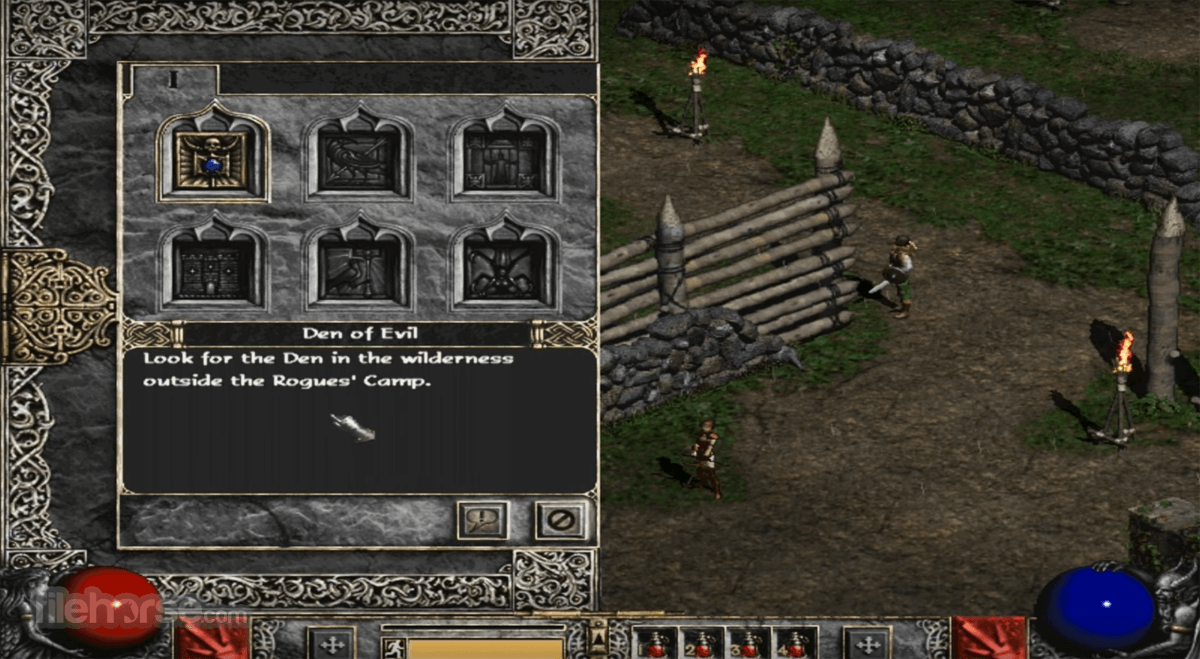 Diablo II Captura de Pantalla 1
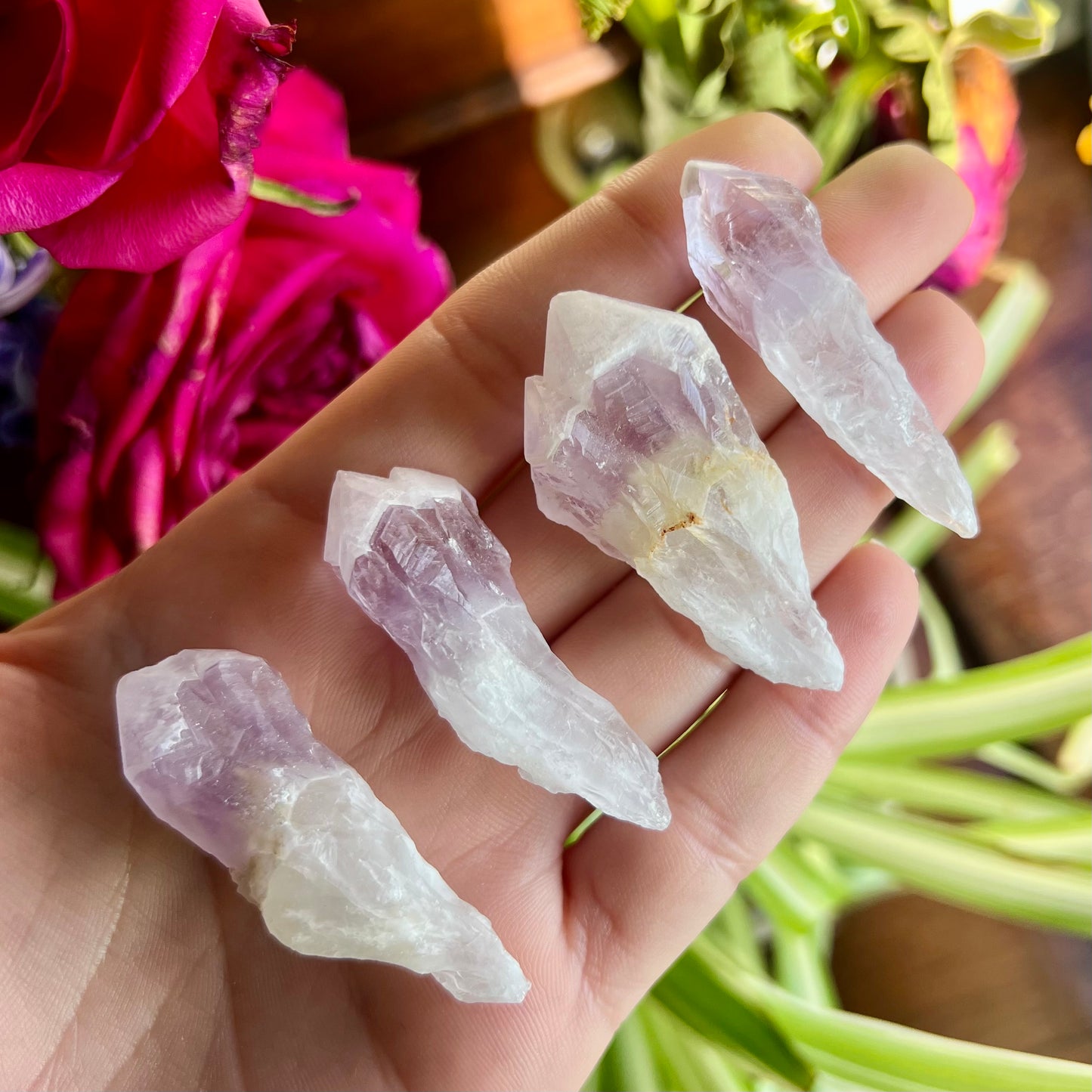Amethyst Coated Phantom Point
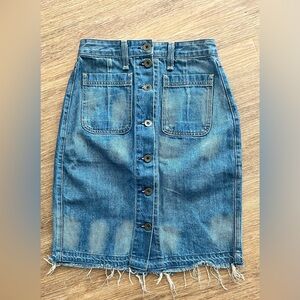 ☀️Rag & Bone |  size 24 | denim skirt☀️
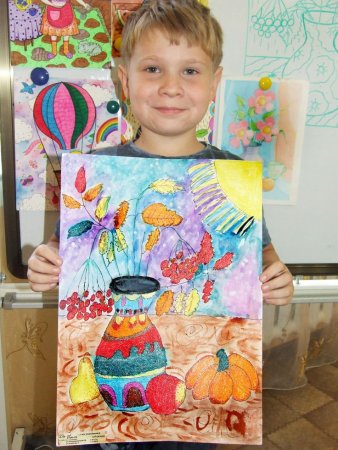 Изо для дошкольников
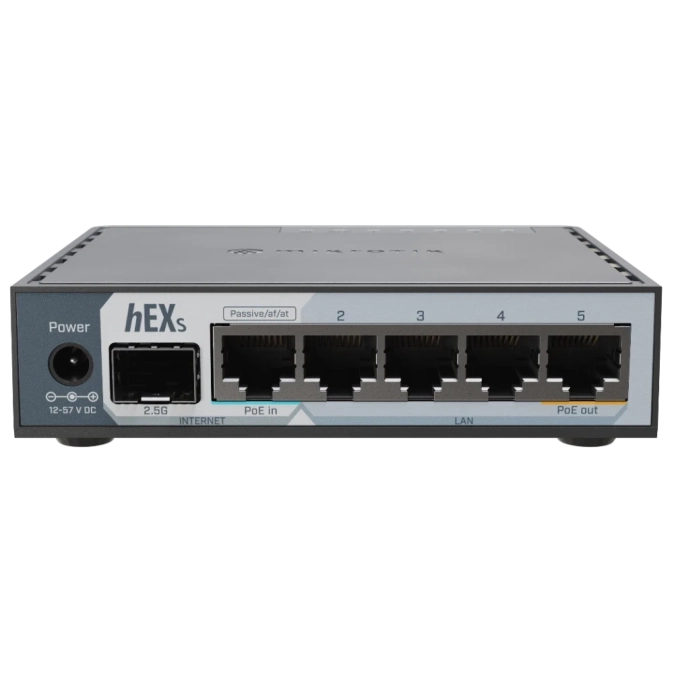 MikroTik hEX S (2025) (E60iUGS) Маршрутизатор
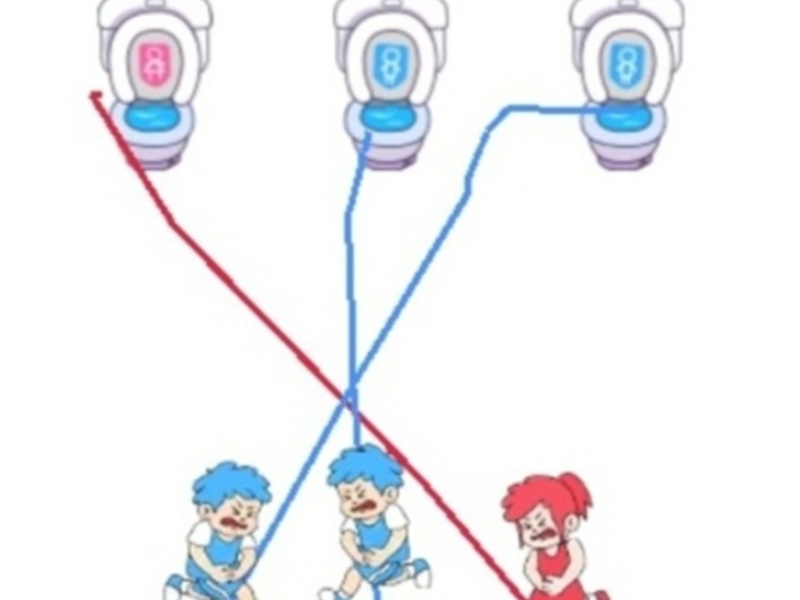 Spēle Zīmējiet urinēt  online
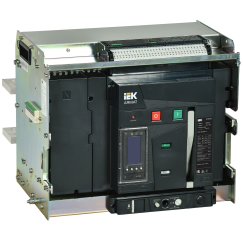 ARMAT Воздушный автоматический выключатель выдвижного исполнения 4P типоразмер E 85кА 2000А расцепитель TY с комплектом аксессуаров 220В: мотор привод катушка включения катушка отключения IEK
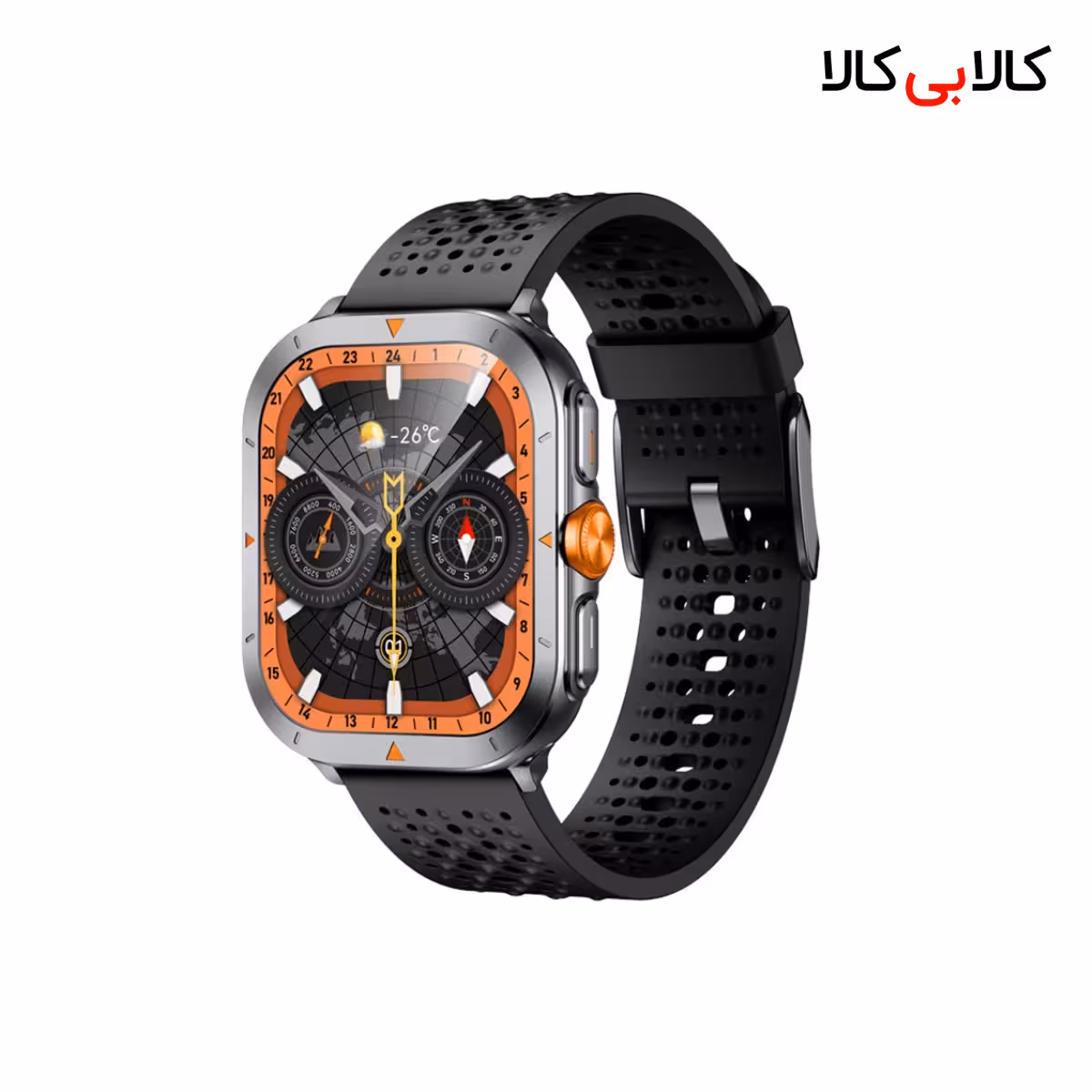 ساعت هوشمند ورزشی گلوریمی مدل GX TRACE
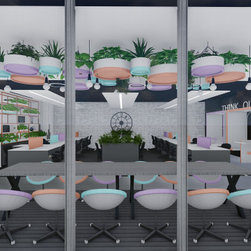 MODREN INTERIOR DESIGN OFICE BY STUDIO DIGIARCH - Desks & Writing Bureaus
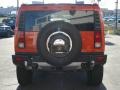 2008 Solar Flare Metallic Hummer H2 SUV  photo #7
────
__Aim of the exercise__
With pictures omitted, copy exactly the lines from the one containing "Amethyst Coated Phantom Point" through the final line of the listing, both included.

__Problem solution__
Amethyst Coated Phantom Point
 ☀️Rag & Bone |  size 24 | denim skirt☀️
 Изо для дошкольников
 MikroTik hEX S (2025) (E60iUGS) Маршрутизатор
 Spēle Zīmējiet urinēt  online
 ARMAT Воздушный автоматический выключатель выдвижного исполнения 4P типоразмер E 85кА 2000А расцепитель TY с комплектом аксессуаров 220В: мотор привод катушка включения катушка отключения IEK
 ساعت هوشمند ورزشی گلوریمی مدل GX TRACE
 MODREN INTERIOR DESIGN OFICE BY STUDIO DIGIARCH - Desks & Writing Bureaus
 2008 Solar Flare Metallic Hummer H2 SUV  photo #7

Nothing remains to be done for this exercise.